» Consigne
Dites, s’il vous plaît, si chacune des affirmations suivantes concorde avec le texte sur les échecs, en répondant par oui ou non et en citant exactement les mots du texte qui tranchent. 1. La préface évoquée est celle de la première édition de L’analyze du jeu des échecs. 2. Leibniz y est présenté comme l’un des premiers à avoir reconnu la scientificité des échecs. 3. L’étude plus longue à venir repose sur des écrits déjà disponibles en français.

» Texte à lire
Reprise partielle pour une bonne raison : l’étude plus longue à venir est dépendante de la lecture indispensable de différents écrits non encore disponibles en langue française. De ce point de vue, la réalisation de ce travail pourrait encore prendre… quelques années !(*)

Voici tout de même le plan d’approche ainsi qu’il est arrêté à ce jour :

1/ - La pensée magique aux échecs : le domaine euclidien ;
2/ - Philidor ou la passion de la Raison analytique ;
3/ - Lasker et la praxis de lutte chez Sartre. La conception dialectique ;
4/ - Quid de l’Ecole dite « hypermoderne » aux Echecs au XXème siècle ? ;
5/ - Deep Blue versus Kasparov : qu’est-ce donc en somme que cela l’Intelligence du jeu ?
Addenda : repères chronologiques.

(…)

2. Philidor (1726-1795) ou la passion de la Raison analytique

Dans la Préface de l’édition de 1777, la deuxième édition augmentée de L’analyze du jeu des échecs de Philidor, Leibniz (1646-1716) est cité comme celui qui a reconnu un des premiers la scientificité de ce jeu. Pour autant est-il permis de considérer que le raisonnement analytique d’« origine » leibnizienne nous informe sur la pratique théorique de Philidor aux Echecs ? Ne peut-on pas se demander de quelle manière Philidor, théoricien novateur aux Echecs, musicien renommé et ami des intellectuels, se ressourçait aussi au bain des notions philosophiques et scientifiques de son temps ? (1)

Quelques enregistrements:
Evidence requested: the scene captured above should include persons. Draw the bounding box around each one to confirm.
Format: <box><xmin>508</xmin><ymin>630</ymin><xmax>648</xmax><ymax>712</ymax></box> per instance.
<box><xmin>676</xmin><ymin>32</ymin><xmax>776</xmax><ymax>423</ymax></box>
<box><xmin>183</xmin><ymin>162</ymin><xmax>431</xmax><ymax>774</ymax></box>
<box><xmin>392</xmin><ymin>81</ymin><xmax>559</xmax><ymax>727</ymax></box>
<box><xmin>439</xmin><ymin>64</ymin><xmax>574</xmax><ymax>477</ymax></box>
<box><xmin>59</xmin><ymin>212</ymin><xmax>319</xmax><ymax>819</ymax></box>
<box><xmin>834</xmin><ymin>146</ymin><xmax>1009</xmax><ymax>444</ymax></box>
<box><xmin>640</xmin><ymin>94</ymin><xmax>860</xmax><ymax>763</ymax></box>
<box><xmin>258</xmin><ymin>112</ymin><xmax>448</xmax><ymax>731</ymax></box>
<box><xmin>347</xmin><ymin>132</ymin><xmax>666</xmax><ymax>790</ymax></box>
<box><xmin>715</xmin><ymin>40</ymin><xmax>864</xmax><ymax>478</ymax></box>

» Résultat
1. Non : « la deuxième édition augmentée de L’analyze du jeu des échecs »
2. Oui : « celui qui a reconnu un des premiers la scientificité de ce jeu »
3. Non : « différents écrits non encore disponibles en langue française »